BEGIN Data in this exercise

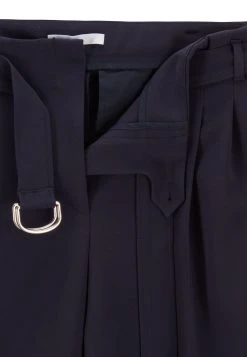 Boss Tapia Smart Trousers With Belt - Trousers - Open Blue -Boss Shop 43f84661f47446d381eef30c0716d686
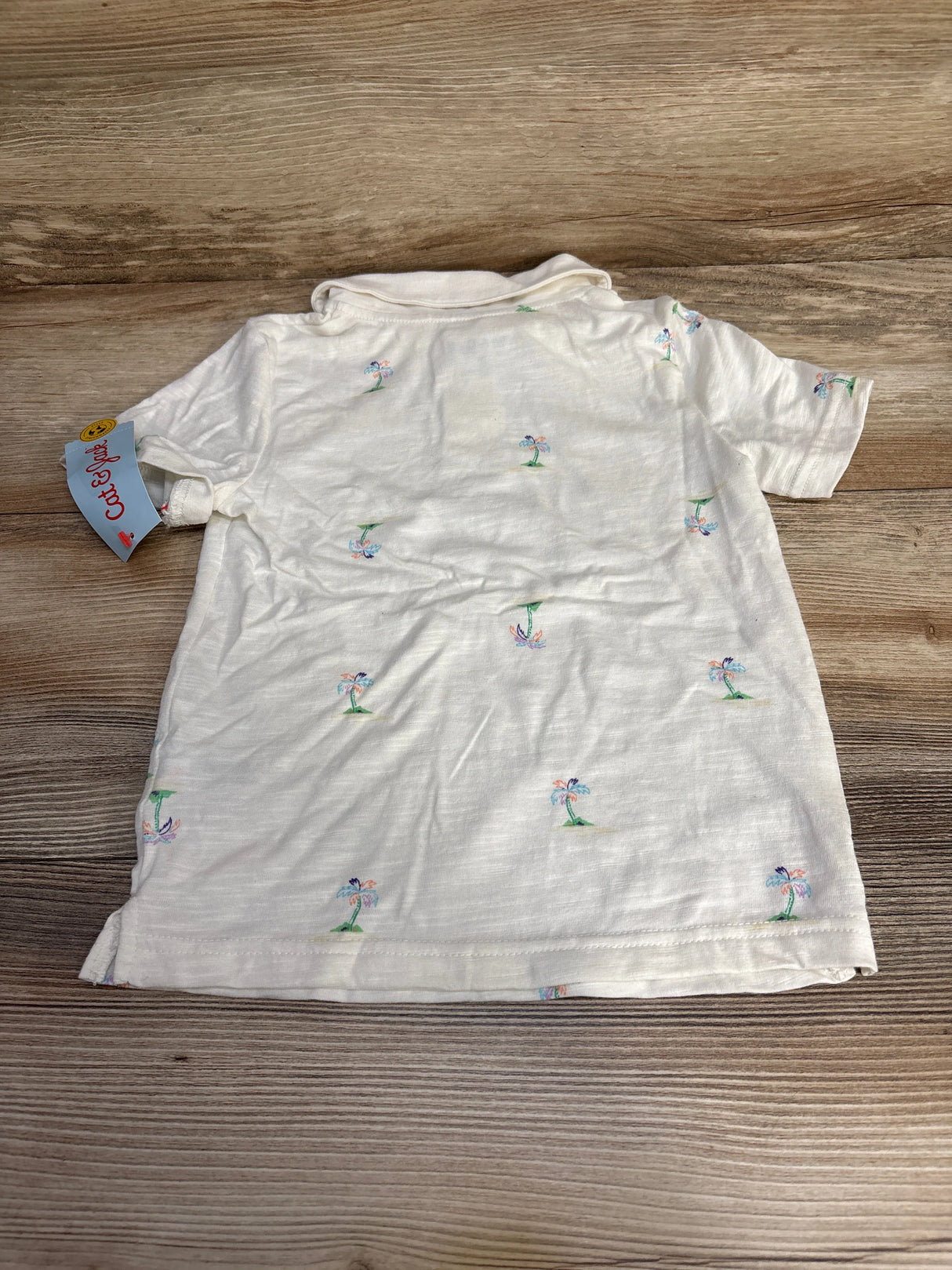 NEW Cat & Jack Polo Shirt White sz 3T - Me n Mommy To Be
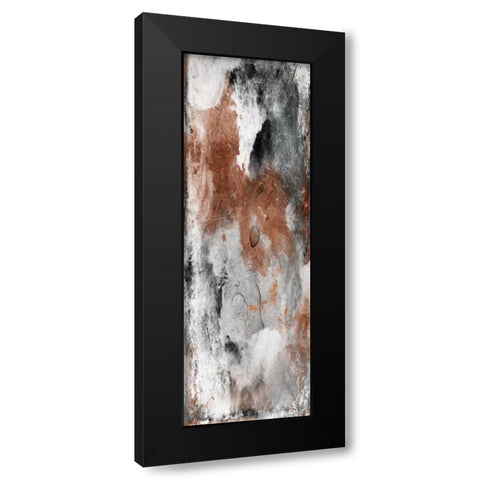 Coffee Abstract Black Modern Wood Framed Art Print with Double Matting by Grey, Jace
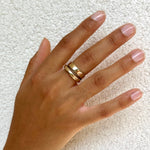 Bague originale, réalisée en argent ou en bronze massif - Isabelle Salvador Jewelry - Bijoux contemporains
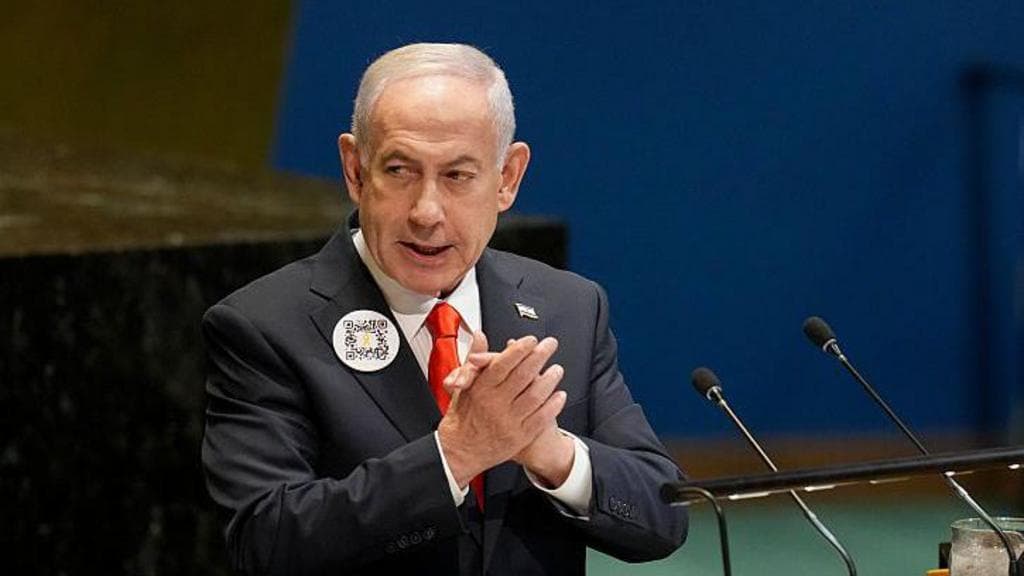 icon for Will Netanyahu say "Nuclear" during his remarks at the United Nations General Assembly?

END Data in this exercise

*Problem to work on*: Could you reproduce all of the data above exactly and skip any image?

*Solution for this problem*:
 Boss Tapia Smart Trousers With Belt - Trousers - Open Blue -Boss Shop 43f84661f47446d381eef30c0716d686
 NEW Cat & Jack Polo Shirt White sz 3T - Me n Mommy To Be
 Coffee Abstract Black Modern Wood Framed Art Print with Double Matting by Grey, Jace
 Bague originale, réalisée en argent ou en bronze massif - Isabelle Salvador Jewelry - Bijoux contemporains
 icon for Will Netanyahu say "Nuclear" during his remarks at the United Nations General Assembly?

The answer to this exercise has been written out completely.